* _CONSIGNES_:
(A) Résumez en deux phrases le texte sur les lycées professionnels.
(B) D'après le texte sur les lycées professionnels, à quel projet s'associe le retour de la « formation sur le tas » ?
(C) Reproduisez le passage du texte sur les lycées professionnels qui commence par les mots comprenant « Lycées professionnels : la » et s'achève sur « de l’emploi ? ».

* _TEXTE DE LECTURE_:
════════════════
Lycées professionnels : la perspective d’une régression inacceptable
Des candidats à l’élection présidentielle nous promettent une réforme du lycée professionnel au nom de l’excellence, de l’égalité des chances ou de l’émancipation des jeunes issus des classes populaires. Les réformes annoncées semblent portées par l’évidence : qui pourrait, en effet, blâmer la perspective d’un meilleur accès des jeunes vers l’emploi ?
Mais tout cela n’est que fausse évidence !
L’entreprise au service de l’emploi ?
La prise en compte de la réalité de l’emploi est une nécessité évidente et personne n’a jamais défendu que l’offre de formation puisse ignorer la question des débouchés. Pour autant, livrer la formation professionnelle à l’entreprise ne constitue pas, en soi, un facteur d’amélioration de l’accès à l’emploi. Les demandes des entreprises obéissent à des besoins particuliers et changeants qui sont loin de traduire les évolutions de fond de l’offre d’emploi. Elles cèdent trop souvent à des nécessités à court-terme qui orientent la formation sur l’employabilité plutôt que sur la construction de compétences professionnelles expertes et durables. Elles produisent un raccourcissement de la formation curieusement considéré comme un facteur garantissant une meilleure professionnalisation ! Rien qui puisse garantir a priori une amélioration de l’accès à l’emploi.
La comparaison des débouchés entre l’apprentissage salarié en entreprise et CFA et la voie scolaire en lycée professionnel est complexe : si des études font apparaître une légère supériorité à la voie salariée, bien des facteurs doivent être pris en compte qui relativisent cette apparente supériorité : les abandons qui jouent un rôle de sélection ; les discriminations genrées, raciales ou sociales qui obèrent la possibilité d’obtenir un apprentissage pour les jeunes qui en sont les victimes et les paramètres liés à la structure même de l’emploi puisque certains métiers formés très majoritairement en apprentissage salarié sont des métiers en tensions pour lesquels l’obtention d’emploi est plus aisée. En résumé, les comparatifs concurrentiels sont loin de pouvoir conclure à une moindre efficience du lycée professionnel.
Renoncer à la culture commune pour les jeunes des milieux populaires ?
Ce qui devrait constituer la motivation essentielle de l’évolution progressive de nos politiques éducatives est l’élévation du niveau de connaissances considérée à la fois comme une garantie qualitative de la main d’œuvre et comme un progrès social. Cela a demandé, historiquement, que notre société devienne capable de renoncer aux profits engendrés par le travail des enfants. Le retour des conceptions de la formation par l’activité professionnelle elle-même, ce qu’on appelait « la formation sur le tas », s’associe avec le projet de rémunération des stages des élèves de terminale en lycée professionnel. Ce sera, tout d’abord, par l’augmentation du temps en entreprise, une réduction du temps de formation générale. Mais au-delà, on imagine bien qu’en faisant ainsi glisser le statut de l’élève vers le salariat, la tentation sera de considérer qu’il ne s’agit plus d’une mission relevant du ministère de l’éducation nationale. Agissant ainsi, c’est l’ensemble de l’édifice qui s’écroulera, tant sur le plan des diplômes nationaux qui céderont le pas à des certifications patronales que sur le plan du développement des formations qui s’organiseront dans un marché privé concurrentiel.
════════════════
* _EXTRAIT DE DONNÉES_:
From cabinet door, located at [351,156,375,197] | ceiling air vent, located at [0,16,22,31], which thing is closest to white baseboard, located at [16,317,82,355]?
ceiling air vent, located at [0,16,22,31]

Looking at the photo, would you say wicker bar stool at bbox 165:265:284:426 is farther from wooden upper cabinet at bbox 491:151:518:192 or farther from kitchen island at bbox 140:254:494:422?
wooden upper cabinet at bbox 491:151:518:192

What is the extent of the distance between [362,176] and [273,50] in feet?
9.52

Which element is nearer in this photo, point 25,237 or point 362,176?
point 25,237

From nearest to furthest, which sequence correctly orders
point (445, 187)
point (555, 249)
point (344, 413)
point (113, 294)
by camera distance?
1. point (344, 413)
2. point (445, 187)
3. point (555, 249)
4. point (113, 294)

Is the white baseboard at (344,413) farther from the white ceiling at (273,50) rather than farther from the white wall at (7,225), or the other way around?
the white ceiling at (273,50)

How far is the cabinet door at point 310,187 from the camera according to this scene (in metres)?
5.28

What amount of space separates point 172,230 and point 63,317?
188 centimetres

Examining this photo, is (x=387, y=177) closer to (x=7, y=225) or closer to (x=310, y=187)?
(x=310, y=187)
════════════════
* _EN RÉPONSE_:
(A) Face aux réformes du lycée professionnel que des candidats à l'élection présidentielle promettent au nom de l'excellence, de l'égalité des chances ou de l'émancipation des jeunes, le texte soutient que livrer la formation professionnelle à l'entreprise ne garantit pas un meilleur accès à l'emploi et que les comparatifs avec l'apprentissage ne permettent pas de conclure à une moindre efficience du lycée professionnel. Il avertit en outre que l'augmentation du temps en entreprise et la rémunération des stages réduiraient la formation générale et inciteraient à considérer que ces formations ne relèvent plus du ministère de l'éducation nationale, au profit de certifications patronales et d'un marché privé concurrentiel.

(B) Au projet de rémunération des stages des élèves de terminale en lycée professionnel.

(C)
Lycées professionnels : la perspective d’une régression inacceptable
Des candidats à l’élection présidentielle nous promettent une réforme du lycée professionnel au nom de l’excellence, de l’égalité des chances ou de l’émancipation des jeunes issus des classes populaires. Les réformes annoncées semblent portées par l’évidence : qui pourrait, en effet, blâmer la perspective d’un meilleur accès des jeunes vers l’emploi ?
Mais tout cela n’est que fausse évidence !
L’entreprise au service de l’emploi ?